Reuven Tal ראובן טל

Personal information
- Full name: Reuven Tal
- Date of birth: 30 July 1932
- Place of birth: Berlin, Germany
- Date of death: June 6, 1967 (aged 34)
- Position: Forward

Senior career*
- Years: Team / Apps / (Gls)
- 1951–1958: Hapoel Balfouria

= Reuven Tal =

Israeli sportsperson

Reuven Tal (ראובן טל) was an Israeli footballer and sportsperson. He is best known for his years at Hapoel Balfouria where he was the top scorer for the clubs during the club's two seasons in the top division.

==Biography==
Tal was born in Berlin as Rainer Grünthal to composer Josef Tal and his wife Rosie. At the age of three the family immigrated to Palestine and settled in 1936 in Jerusalem. His parents divorced and Tal lived with his mother in Jerusalem, and later, between 1944 and 1948, in the UK, where his mother studied Physical therapy.
★ ★ ★ ★ ★ ★ ★
__Activity list__
1: Answer these questions from the text on Reuven Tal, using one short line for each answer.
(a) What position did Reuven Tal play?
(b) Which team did he play for from 1951 to 1958?
(c) In what year did his family settle in Jerusalem?
2: List every geographic place name that appears in the text on Reuven Tal.
3: Pick up the text on Reuven Tal after its last sentence and carry the biography forward.

__Dataset records__
★ ★ ★ ★ ★ ★ ★
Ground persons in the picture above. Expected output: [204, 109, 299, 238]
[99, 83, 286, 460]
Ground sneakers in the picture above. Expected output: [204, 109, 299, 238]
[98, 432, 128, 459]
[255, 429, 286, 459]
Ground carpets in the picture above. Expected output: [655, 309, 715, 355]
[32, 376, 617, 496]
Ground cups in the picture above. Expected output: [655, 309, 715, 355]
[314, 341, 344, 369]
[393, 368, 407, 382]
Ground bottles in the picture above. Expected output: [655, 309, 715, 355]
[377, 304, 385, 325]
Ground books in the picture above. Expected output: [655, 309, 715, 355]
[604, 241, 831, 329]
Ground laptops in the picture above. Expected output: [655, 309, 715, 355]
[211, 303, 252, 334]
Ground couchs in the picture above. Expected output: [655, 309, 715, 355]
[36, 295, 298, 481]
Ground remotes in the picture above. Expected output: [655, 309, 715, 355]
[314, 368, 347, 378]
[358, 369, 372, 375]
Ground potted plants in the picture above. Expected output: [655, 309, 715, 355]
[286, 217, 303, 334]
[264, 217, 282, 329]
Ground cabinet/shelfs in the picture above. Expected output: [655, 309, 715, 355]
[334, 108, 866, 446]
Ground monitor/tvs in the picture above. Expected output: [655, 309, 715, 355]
★ ★ ★ ★ ★ ★ ★
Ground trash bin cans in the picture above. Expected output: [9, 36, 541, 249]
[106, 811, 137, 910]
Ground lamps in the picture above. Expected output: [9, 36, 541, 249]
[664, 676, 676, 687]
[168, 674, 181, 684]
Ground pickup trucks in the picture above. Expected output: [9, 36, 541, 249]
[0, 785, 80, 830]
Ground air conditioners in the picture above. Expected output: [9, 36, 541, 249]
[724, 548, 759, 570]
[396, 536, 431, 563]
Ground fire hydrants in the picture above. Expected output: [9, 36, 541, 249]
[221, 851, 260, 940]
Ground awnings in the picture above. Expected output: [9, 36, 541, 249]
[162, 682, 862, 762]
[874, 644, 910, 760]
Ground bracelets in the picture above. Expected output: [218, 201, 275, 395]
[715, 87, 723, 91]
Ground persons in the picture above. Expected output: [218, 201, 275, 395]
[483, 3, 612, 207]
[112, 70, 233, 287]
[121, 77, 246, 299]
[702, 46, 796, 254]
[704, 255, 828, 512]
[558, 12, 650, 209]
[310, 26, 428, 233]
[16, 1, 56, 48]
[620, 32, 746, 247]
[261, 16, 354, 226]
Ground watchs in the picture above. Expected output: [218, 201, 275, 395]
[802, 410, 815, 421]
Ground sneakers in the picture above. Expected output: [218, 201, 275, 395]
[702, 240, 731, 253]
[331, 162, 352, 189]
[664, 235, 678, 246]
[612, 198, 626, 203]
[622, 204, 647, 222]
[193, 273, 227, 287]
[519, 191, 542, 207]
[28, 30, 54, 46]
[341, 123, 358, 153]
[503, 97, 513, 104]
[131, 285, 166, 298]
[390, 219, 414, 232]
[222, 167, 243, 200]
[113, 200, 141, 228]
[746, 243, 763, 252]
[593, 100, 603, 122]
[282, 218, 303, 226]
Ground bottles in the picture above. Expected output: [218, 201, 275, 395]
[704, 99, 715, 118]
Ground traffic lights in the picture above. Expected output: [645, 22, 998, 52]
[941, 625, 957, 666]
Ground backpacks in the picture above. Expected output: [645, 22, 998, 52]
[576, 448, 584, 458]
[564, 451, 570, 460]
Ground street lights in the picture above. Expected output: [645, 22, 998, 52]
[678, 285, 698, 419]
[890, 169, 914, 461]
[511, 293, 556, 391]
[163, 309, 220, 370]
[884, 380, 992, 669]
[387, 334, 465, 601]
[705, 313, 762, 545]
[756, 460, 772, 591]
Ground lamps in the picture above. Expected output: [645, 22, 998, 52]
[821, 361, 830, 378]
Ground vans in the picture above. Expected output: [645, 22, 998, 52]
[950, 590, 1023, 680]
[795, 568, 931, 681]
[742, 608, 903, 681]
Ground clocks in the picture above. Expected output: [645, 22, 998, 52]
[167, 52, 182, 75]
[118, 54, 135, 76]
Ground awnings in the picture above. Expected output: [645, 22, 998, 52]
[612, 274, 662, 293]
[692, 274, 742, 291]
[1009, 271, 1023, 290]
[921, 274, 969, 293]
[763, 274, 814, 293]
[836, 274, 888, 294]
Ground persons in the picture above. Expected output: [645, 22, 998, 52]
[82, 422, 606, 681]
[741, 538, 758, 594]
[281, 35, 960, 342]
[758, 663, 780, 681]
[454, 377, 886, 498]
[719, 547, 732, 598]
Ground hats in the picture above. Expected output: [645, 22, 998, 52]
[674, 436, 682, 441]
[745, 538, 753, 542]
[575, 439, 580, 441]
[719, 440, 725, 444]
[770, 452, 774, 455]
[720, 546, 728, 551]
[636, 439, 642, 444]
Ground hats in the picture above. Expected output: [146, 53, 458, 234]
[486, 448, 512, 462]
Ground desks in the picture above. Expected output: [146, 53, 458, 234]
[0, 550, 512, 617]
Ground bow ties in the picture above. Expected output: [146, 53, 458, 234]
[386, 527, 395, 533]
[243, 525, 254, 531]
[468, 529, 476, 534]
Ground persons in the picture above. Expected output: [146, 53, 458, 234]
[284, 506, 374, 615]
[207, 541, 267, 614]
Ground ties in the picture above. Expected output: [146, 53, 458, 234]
★ ★ ★ ★ ★ ★ ★
__Solved tasks__
1:
(a) Forward
(b) Hapoel Balfouria
(c) 1936

2:
Berlin
Germany
Palestine
Jerusalem
UK

3:
Upon returning to Palestine, Tal joined Hapoel Jerusalem while also competing with the club's athletics team, winning the 1500 meters run in the 1949 national youth athletics championship. In 1950 Tal was conscripted to the army and joined the Nahal Brigade. While at the army, Tal played and coached at Hapoel Afula, and in 1951, after joining kibbutz Megiddo, and while working in the fields of the kibbutz, Tal maintained his involvement in sports, playing with the local volleyball club and playing football with Hapoel Balfouria. Tal played with the team as it was promoted the Liga Alef, the top division at the time and was the top scorer for the club during its stint in the top division. Tal also studied Physical education at the Wingate Institute and worked as a sports teach at the regional school.

Tal was killed during the Six-Day War, as an Iraqi Tu-16 plane crashed into the base where Tal was stationed, near Afula.